Hatırlamadığım Hatıralar

/
2 Comments
Bunları iki hafta kadar önce annemlere E. ile gittiğimizde öğrendim. Çoğunu ilk defa duyduğumdan ve unutma ihtimalim yüzde yüzbir olduğundan buraya not ediyorum.

* Annem çalışır babam da çiftlik işleri ile uğraşırken (dedemin Amerikan rüyası), ben de babama takılırmışım.(Yaş 4-5 arası) Bazen mühendis odasındaki çaycıya beni bırakır, çoğunda da peşinde her yere götürürmüş. Hayvanlara yem almaya, aşı yapmaya, şehire hep birlikte gidermişiz. Anladım ki; kadın işi erkek işi demeden, burada kadınların işi ne demeden, yani ayrımı(!) bilmeden rüya gibi büyümem bu şekilde olmuş. Hala da ayrımı(!) idrak edemem, katiyetle...

* Bir gün yine mühendis odasının çaycısına emanet edilmişken, pantolonum gevşemiş sanırım. Annem mevzuyu, "Adamcağız pantolonu tutturacak birşey bulamamış heralde, ip bağlamış" diye anlatır.
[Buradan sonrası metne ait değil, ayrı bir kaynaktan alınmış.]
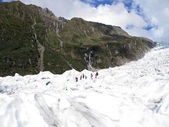 Tourists hiking on Fox Glacier, NZ — Stock Photo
* Çiftlikteki evde bir kere kaybolmuşum. Ömer Dedem'e beni bırakmışlar, yarım saatte gelip bir bakıyormuş. Evin dış kapısını açıp içeri sesleniyor, ses çıkmayınca da uyuyorum sanıyormuş. Sonra yolun oralarda beni ağlarken bulmuşlar.

* Bir tane çok güçlü boğamız varmış. Öyle bir hayvanmış ki, zincirlerle zor zaptederlermiş. Cins bir hayvan da olduğundan bir damızlık durumu da varmış herhalde, bilemiyorum hehe :) Yardımcılarımız olan amca ile teyze bu boğayı ailem izin vermediği halde döverlermiş. Boğa da hırslanmış tabi, bir gün yine döverlerken sanırım, zincirlerinden kurtulmuş ve kahyamız kıvamındaki amcayı hastanelik etmiş. Adam 1 hafta hastanede kalmış.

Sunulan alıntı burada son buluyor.